Alicia Yolanda Bawuna
Alicia Yolanda Bawuna Mohon Tunggu... Mahasiswa - Mahasiswa jurusan Ilmu Komunikasi di Universitas Atma Jaya Yogyakarta

suka kopi, suka foto, suka dolan suka apalagi ya

Selanjutnya

Tutup

Ilmu Sosbud

Sosial Media Bisa Jadi Toxic? Stop Percaya Postingan di Sosial Media!

29 Maret 2021   12:16 Diperbarui: 29 Maret 2021   12:54 286
+
Laporkan Konten
Laporkan Akun
Kompasiana adalah platform blog. Konten ini menjadi tanggung jawab bloger dan tidak mewakili pandangan redaksi Kompas.

Apa itu Culture Jamming ?

Sebelum membahas tentang bagaimana kita melihat Sosial Media menggunakan kacamata Culture Jamming, Sebenarnya Culture Jamming mungkin masih terdengar asing di telinga kita. 

Culture Jamming adalah sebuah bentuk dari postmodernisme tentang politik representasi. Postmodernisme adalah ide-ide dari budaya, bahasa, estetika, model, simbol, dan kebebasan berekspresi yang diikuti dengan sebuah makna (Retnawati, 2016). 

Postmodernisme merupakan gerakan abad akhir ke-20 yang melanjutkan era modernisme. Postmodernisme lebih bersifat ilusi dan fiksional. Postmodernisme memperhatikan proses  produksi dan konsumsi dari partisipasi manusia. 

Postmodernisme melihat manusia sebagai subjek yang memiliki kemampuan berpikir secara kognitif, komunikatif dengan bahasa dan pemikiran rasional. Dapat kita lihat dari pemahaman tersebut postmoderninsme memandang dunia secara sosial dan bersifat menduga – duga (asumsi).

Apa sih kaitannya Culture Jamming dan Postmodernisme ?

Culture Jamming adalah salah satu bentuk dari postmodernisme. Culture Jamming adalah karya – karya yang berusaha menyampaikan pesan – pesan terntentu dengan tujuan menyadarkan masyarakat mengenai konsumsi, kerusakan lingkungan, atau praktik sosial yang terjadi. 

Jammers (pelaku culture jamming) ingin meningkatkan kekhawatiran masyarakat akan hal tersebut dengan cara yang artistik, yaitu mengubah pesan menjadi makna pesan (Barker & Jane, 2016, hl. 241).

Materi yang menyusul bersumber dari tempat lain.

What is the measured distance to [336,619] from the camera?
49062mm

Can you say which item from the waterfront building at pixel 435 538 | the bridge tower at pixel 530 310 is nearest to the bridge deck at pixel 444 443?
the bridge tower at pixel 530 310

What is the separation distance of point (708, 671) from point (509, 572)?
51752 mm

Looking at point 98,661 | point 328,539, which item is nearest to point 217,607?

Contoh Culture Jamming pada saat ini

Saat ini sosial media bahkan menjadi kehidupan kedua kita, seperti Instagram, TikTok, Twitter, Whastapp, dll. Saya pun juga merasa begitu karena saya termasuk pengguna aktif Instagram dan Whatsapp. 

Seringkali saya menjumpai banyak postingan – postingan indah nan mewah, orang – orang kerap membalut kebahagiaan mereka dengan hal – hal yang tampak indah untuk dipamerkan di sosial media. Padahal kita tidak akan pernah tahu apakah keindahan itu hanya di sosial media atau mungkin di kehidupan nyata juga. 

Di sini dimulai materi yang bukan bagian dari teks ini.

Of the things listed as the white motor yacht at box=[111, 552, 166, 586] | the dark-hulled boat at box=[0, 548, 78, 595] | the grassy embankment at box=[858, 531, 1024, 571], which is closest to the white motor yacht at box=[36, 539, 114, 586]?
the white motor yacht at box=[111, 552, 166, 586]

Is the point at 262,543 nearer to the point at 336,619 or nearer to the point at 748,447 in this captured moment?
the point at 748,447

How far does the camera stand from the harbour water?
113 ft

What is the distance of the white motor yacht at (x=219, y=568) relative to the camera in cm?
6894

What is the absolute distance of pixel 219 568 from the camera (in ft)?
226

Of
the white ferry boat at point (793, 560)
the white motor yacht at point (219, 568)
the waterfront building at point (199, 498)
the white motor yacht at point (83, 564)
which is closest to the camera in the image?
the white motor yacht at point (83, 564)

Setiap melihat postingan seseorang entah snapstory, foto atau bahkan video yang dibagikan terkadang terlintas pertanyaan di benak kita “Masa sih ada orang yang hidupnya bahagia terus? Kok postingannya terlihat selalu baik – baik saja.” Dari hal – hal tersebut saja sudah menunjukkan bahwa sosial media saat ini menjadi ajang pamer dan menimbulkan rasa iri, sedih, bertanya – tanya ketika melihat kehidupan seseorang yang kita tidak tahu bagaimana realitanya.

Memang benar jika siapapun bebas berekspresi dengan sosial medianya. Namun ada beberapa hal yang harus kita ketahui, untuk kita yang selalu merasa menginginkan kehidupan orang lain hanya karena postingan sosial medianya. 

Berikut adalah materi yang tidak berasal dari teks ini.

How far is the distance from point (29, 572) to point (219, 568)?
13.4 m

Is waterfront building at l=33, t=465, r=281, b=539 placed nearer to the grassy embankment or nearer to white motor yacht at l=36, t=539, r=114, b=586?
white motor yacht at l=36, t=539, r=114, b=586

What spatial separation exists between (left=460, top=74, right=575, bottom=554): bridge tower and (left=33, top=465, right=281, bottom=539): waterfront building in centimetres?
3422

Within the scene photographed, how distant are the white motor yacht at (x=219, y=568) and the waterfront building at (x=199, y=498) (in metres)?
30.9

Pertama, kita melihat orang – orang yang tampak romantis dari postingan sosial medianya. Padahal kita tidak akan pernah tahu bagaimana keadaan hubungan orang – orang itu. Contohnya, ketika kasus selebgram Rachel Vennya bercerai banyak sekali netizen yang berkomentar “Perasaan postingannya adem ayem dan selalu mesra, kok bisa cerai?”, dari situ pun sebenarnya kita dapat menyimpulkan bahwa jangan menjadikan sosial media sebagai acuan kebahagiaan seseorang karena kita tidak akan pernah tahu apa yang orang lain alami dan apa yang mereka rasakan. 

Kedua, seringkali kita melihat orang – orang membagikan moment mereka yang super mewah, instagramable atau menarik untuk kita lihat. Padahal kita tidak pernah tahu apakah kehidupan nyata mereka seindah postingan itu. Berdasarkan pengalaman pribadi, kerap kali saya menjumpai orang – orang yang ketika mereka ingin mempercantik tampilan sosial media mereka, mereka harus melakukan proses editing atau malah memaksakan diri untuk tampil sempurna di sosial media.

Hal – hal tersebut menghambat kita untuk menjadi diri kita sendiri. Jangan sampai sosial media membuat kita menjadi iri dan ingin menjadi orang lain. Biarlah sosial media digunakan semana mestinya, yaitu menjalin komunikasi dengan baik dan membuka relasi dengan banyak orang tanpa menjadi toxic di dalam kehidupan kita. Karena sosial media seharusnya bukan menjadi ajang persaingan, pamer atau malah menjadi toxic dalam kehidupan kita. Kita sebagai manusia akan terus berevolusi, wajar jika kita terus mengikuti perkembangan zaman. Namun mengikuti perkembangan zaman bukan berarti kita memaksa diri kita tampak sempurna dan ingin menjadi orang lain di dalam dunia maya.

DAFTAR PUSTAKA

Barker, C. & Jane, E. A. (2016). Cultural studies: Theory and practice. (5th ed). London: SAGE Publications.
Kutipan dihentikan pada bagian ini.